How to Run LLMs from a USB with Llamafile


Piping hot off the virtual presses is llamafile, a new framework that let’s you run Large Language Models (LLMs) on your local machine on a single file. The aim of the project is to make LLMs more accessible and easy to distribute, but to me, the clearest most immediate value is being able to run an LLM off of a USB. This makes them completely portable for use on the go! At the same time, Large Language Models are, well, large. By putting them on a USB, you don’t have to take up a ton of room on your laptop when you want access to an offline chatbot.

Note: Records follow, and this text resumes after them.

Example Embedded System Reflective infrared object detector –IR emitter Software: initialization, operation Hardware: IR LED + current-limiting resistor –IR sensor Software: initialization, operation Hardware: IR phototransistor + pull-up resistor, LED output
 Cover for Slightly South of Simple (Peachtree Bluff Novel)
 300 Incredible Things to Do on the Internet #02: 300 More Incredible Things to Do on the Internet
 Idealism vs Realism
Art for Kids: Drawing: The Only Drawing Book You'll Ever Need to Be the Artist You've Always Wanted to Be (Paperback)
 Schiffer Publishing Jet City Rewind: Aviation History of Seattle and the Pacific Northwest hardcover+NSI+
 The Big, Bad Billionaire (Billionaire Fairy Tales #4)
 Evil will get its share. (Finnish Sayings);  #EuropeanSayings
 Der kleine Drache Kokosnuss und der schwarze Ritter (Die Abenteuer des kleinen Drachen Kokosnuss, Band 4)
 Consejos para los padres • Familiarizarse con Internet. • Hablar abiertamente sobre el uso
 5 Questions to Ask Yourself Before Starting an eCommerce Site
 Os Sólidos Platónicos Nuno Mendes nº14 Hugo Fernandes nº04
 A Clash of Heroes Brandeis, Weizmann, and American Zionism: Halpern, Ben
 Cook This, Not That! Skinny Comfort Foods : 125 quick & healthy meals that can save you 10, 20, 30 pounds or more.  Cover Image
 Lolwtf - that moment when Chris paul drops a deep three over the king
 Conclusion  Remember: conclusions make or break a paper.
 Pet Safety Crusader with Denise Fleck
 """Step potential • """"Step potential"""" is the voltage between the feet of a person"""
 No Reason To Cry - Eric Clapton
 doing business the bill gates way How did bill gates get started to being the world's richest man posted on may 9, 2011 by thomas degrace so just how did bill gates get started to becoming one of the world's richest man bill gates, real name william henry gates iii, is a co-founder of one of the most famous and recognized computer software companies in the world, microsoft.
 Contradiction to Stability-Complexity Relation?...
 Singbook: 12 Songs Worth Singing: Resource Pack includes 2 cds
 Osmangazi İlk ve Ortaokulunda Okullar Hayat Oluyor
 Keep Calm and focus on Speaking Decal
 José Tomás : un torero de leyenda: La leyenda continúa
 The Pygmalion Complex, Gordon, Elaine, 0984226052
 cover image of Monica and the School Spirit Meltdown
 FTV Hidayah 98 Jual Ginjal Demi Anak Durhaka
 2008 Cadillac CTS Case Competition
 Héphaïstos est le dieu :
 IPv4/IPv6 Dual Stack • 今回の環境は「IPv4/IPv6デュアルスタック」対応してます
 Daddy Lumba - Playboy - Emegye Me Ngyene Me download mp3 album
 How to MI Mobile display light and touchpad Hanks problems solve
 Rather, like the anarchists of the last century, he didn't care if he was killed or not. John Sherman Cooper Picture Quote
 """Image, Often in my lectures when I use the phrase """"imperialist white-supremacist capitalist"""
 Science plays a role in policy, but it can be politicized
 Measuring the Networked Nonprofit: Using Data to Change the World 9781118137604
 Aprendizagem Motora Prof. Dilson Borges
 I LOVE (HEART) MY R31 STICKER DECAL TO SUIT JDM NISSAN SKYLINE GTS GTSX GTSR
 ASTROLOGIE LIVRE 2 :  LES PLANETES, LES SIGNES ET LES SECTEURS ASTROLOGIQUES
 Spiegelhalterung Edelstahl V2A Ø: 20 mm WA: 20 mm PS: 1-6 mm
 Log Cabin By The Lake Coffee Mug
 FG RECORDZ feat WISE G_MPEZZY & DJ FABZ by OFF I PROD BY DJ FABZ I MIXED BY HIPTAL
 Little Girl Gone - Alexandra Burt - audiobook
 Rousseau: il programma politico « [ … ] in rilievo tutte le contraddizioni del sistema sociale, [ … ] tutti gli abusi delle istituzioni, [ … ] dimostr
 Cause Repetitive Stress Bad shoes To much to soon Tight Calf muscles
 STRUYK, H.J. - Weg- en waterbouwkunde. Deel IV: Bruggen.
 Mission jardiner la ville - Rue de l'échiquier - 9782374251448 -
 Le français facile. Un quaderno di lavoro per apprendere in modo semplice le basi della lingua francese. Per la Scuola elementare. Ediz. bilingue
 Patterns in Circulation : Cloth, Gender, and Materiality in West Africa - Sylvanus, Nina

This post is a tutorial for a specific use-case designed to be readable for someone who isn’t that technical. If you checked out the repo and you thought, “you know I could still use a little bit of help getting this going,” or maybe you’re new to all this and you’ve never even been to Hugging Face before, that’s okay! This post is for you. So first, let’s talk about our use-case.

You want to:

  1. Run multiple LLMs that are bigger than the storage your computer will allow
  2. Be able to execute your LLMs on a click
  3. Run them on a Linux machine (this will work on other operating systems, but the tutorial is fine-tuned for Linux. If you want me to do step by step for Windows or Mac, let me know and I will!)

What will not be covered are things like GPU acceleration which for now is only supported on NVIDIA GPUs (I run AMD, so that’s that). You don’t need GPU acceleration to run most models, but they will be a little bit slower and eat up a lot of CPU usage. It still works and it’s nice to have.

So with all of that said, let’s get started!

First of all, you’re going to want Python installed on your machine. You don’t need it unless you truly don’t have enough room on your machine for any one LLM you want to install, but, like I said, these things are large, and I certainly didn’t have enough room.
Also, if you’re on Linux, go ahead and update your apt repositories (it never hurts):

sudo apt-get update
sudo apt-get upgrade

Okay! Your environment is all set up, let’s really get this going!

Plug in your USB

It sounds trite, but this is an important step. After you plug in your USB and ensure it’s mounted properly, open up your terminal and navigate into that directory. If you don’t have enough room on your machine for the models, it’s crucial you perform every other step inside of the actual USB. If you don’t, you’ll run into errors trying to download the models.

Download llamafile

Now that you’re in your USB directory, go ahead and pull llamafile off of github. You can download it and drop it in there, but I recommend curling it:

curl -L https://github.com/Mozilla-Ocho/llamafile/releases/download/0.2.1/llamafile-server-0.2.1 >llamafile


This will download the vanilla llamafile code without any weights. Doing it this way will enable you to more easily use it to run any model you want with it in the future. Besides, I figure if you felt comfortable downloading the binaries and running them directly from the repo, you probably would have just done that. If it worked, inside of your USB, you should find something that looks like this:


Now we just need to make this bad-boy executable. This will be important for later:

chmod +x llamafile


Great! We’re almost there. Now you just need a model to run it with! If you have a machine with a lot of room, you can curl it like you did with the llamafile repo directly off of Hugging Face, but if you don’t, then you can’t. That’s because, even if you are in the USB directory, the curl command will store the file in a local cache before ultimately putting it into your USB drive. If you don’t have enough room on your local machine, the download will fail. This is why I recommended installing python to manage your downloads.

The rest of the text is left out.